Сильно побитый УАЗИК переезжает ржавые рельсы и, вскоре, тормозит. Хлопают двери. Мы стоим на возвышенности, над живописной долиной. Вечереет. Олегович, зам. командира батальона по боевой части обводит рукой горизонт.
- Глянь, - говорит он мне, - вон те панельные дома – это поселок Донецкий, пункт постоянной дислокации «Призрака». Домики правее него – Желобок. Там уже передовая. Дальше вправо мы держим высоты до самого 31 блокпоста.
- А это что?  - Указываю я на серую арочную конструкцию напротив нас, идущую меж двух холмов.
- А это мост «Санта Барбара», - смеется он. – Прозвали так потому, что похож на тот, из  заставки сериала. Мы там обычно встречались с укропами, если надо было переговорить.
- Он в «серой зоне»?
- Нет, он считается наш. Вон та деревенька в распадке между холмами, это Голубевка. Там наш блокпост, где, кстати, сидит твой однополчанин Чай.  Корни уже там пустил, по-моему.
- А слева?
- А видишь вон там за посадками  дома-высотки и трубу? Это Новотошковское,  - оно под укропами. В общем, - продолжает он, помолчав, - если ты куда пойдешь, то на север не ходи, а то к  ним и забредешь. Случаи бывали. Ты лучше на юг ходи. Не перепутай.

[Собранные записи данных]
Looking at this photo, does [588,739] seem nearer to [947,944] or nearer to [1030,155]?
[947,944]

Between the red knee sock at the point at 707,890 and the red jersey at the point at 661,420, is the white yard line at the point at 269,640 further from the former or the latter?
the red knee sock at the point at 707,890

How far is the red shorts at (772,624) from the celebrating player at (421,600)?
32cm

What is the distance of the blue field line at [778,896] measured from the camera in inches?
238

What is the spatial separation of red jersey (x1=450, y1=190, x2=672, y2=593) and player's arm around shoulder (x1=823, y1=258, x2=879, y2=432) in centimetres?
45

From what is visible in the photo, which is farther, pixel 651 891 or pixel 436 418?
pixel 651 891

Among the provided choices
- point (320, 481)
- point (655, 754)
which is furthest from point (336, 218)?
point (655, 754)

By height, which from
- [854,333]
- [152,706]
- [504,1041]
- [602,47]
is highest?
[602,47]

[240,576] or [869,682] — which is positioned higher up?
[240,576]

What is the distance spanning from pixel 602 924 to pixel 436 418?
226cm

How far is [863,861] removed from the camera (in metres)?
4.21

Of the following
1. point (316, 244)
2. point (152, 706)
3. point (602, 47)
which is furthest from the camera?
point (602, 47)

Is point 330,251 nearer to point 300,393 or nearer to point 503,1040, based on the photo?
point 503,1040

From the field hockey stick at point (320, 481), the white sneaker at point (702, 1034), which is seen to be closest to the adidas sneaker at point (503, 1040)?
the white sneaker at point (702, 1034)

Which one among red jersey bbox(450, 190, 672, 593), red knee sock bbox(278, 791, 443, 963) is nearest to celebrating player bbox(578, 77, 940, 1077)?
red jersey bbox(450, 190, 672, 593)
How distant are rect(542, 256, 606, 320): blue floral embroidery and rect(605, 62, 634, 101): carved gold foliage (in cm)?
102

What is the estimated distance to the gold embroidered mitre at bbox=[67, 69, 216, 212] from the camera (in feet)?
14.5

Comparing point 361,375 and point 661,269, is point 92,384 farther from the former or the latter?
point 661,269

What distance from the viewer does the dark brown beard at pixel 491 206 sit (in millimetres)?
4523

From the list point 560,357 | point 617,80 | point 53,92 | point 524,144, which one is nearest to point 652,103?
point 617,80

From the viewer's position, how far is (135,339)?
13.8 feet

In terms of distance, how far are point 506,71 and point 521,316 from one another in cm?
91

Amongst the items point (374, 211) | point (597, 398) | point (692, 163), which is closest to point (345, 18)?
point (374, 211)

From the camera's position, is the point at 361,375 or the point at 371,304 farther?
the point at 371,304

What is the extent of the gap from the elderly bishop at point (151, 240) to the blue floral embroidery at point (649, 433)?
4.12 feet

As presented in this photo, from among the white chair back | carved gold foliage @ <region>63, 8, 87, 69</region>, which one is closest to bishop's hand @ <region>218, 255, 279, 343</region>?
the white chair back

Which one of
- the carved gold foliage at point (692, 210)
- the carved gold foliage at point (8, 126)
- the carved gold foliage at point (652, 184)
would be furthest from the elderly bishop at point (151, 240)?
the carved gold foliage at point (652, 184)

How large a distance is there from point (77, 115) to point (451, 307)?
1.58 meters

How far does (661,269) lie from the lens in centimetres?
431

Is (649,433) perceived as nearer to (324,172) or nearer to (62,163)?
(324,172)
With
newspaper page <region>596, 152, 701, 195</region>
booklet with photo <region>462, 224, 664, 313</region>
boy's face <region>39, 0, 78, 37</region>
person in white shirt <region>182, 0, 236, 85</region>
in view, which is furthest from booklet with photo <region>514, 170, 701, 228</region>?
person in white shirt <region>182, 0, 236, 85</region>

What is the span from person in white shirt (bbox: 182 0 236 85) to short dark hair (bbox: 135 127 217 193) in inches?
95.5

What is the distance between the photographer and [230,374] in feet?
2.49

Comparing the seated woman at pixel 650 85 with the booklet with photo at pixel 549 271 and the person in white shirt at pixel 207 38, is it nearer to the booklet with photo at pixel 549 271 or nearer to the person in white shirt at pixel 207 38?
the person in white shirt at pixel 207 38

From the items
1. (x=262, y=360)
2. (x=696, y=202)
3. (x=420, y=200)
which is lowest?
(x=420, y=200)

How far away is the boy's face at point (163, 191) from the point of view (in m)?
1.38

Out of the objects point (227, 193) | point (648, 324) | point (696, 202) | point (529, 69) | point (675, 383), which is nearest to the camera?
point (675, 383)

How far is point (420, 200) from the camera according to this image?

- **Задание**:
Почему, согласно исходному тексту, мост прозвали «Санта Барбара»?

- **Ожидаемый ответ**:
Потому что он похож на мост из заставки сериала.